The same discipline applies to utility claims. If the dataset is being used only for software testing, lower clinical fidelity may be acceptable. If it is being used to train or evaluate a model that could affect care, fidelity, bias, and subgroup performance become part of the governance question. Privacy protection achieved by erasing clinically important variation may simply move the risk from disclosure to patient impact.

The sign-off standard

Synthetic health data is at its strongest when it is treated as a risk-reduction tool inside a larger governance system. It can reduce exposure of raw patient records. It can make collaboration possible where direct sharing would be hard to justify. It can help researchers and developers work with data that carries useful clinical structure without giving them full access to the underlying records.

But the word “synthetic” should not be allowed to do the work of a privacy assessment. The current regulatory materials point in the same direction: generation starts from personal data, outputs can retain residual disclosure risk, bias matters when health-impact decisions are involved, and no published guidance supplies a universal safe number. The organization approving use or release still has to document why the remaining risk is low enough.
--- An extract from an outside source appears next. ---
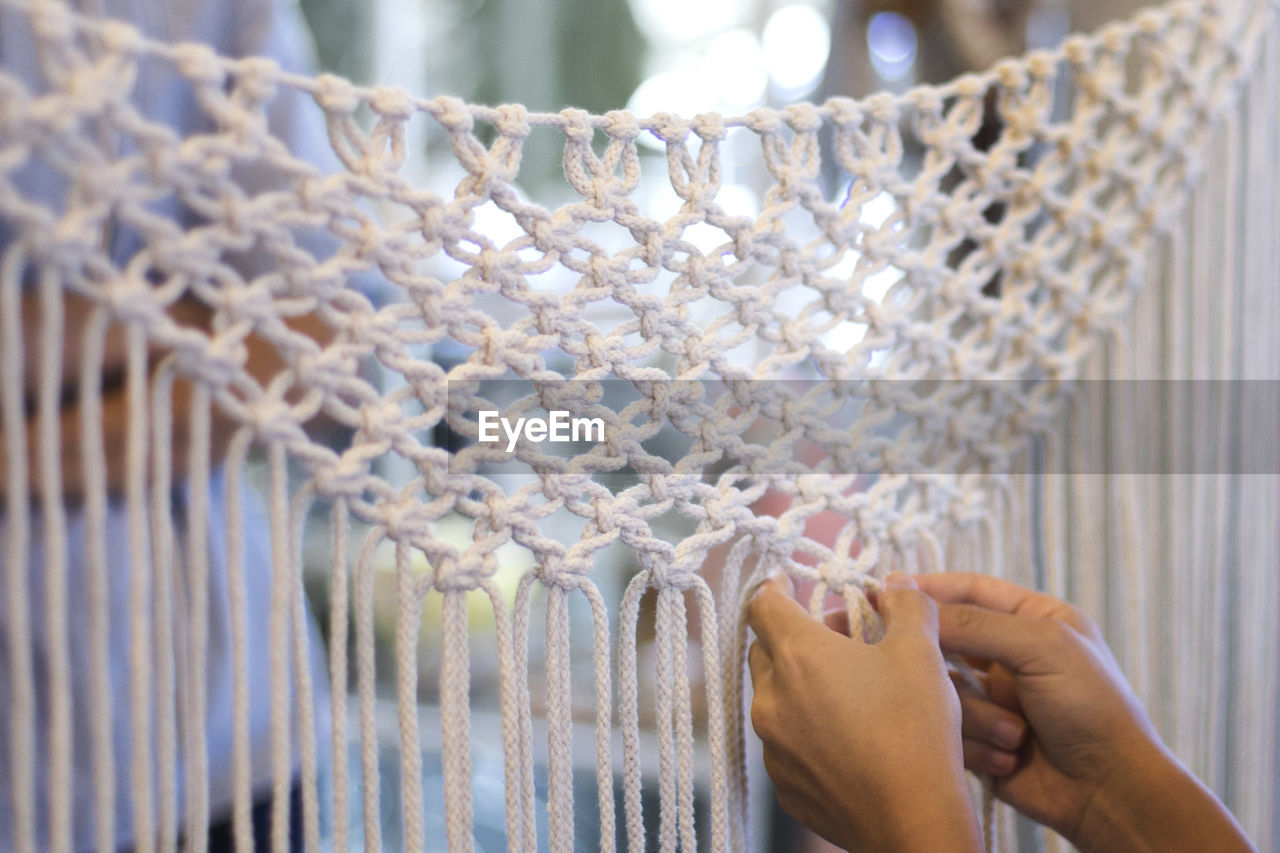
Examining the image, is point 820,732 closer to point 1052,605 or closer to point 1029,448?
point 1052,605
Synthetic data can support healthcare AI privacy when it is paired with privacy testing, access controls, purpose limits, bias checks where health consequences are possible, and a clear chain of accountability. It cannot outsource the privacy conclusion to its own name.

References

  1. Are synthetic health data personal data? PHG Foundation/MHRA, 2023.
  2. Protecting patient privacy in tabular synthetic health data: a regulatory perspective. Nature, 2025.
  3. Harnessing the power of synthetic data in healthcare: innovation, application, and privacy. Nature, 2023.
  4. The urgent need to accelerate synthetic data privacy frameworks for medical research. The Lancet Digital Health, 2025.
  5. A scoping review of privacy and utility metrics in medical synthetic data. Nature, 2024.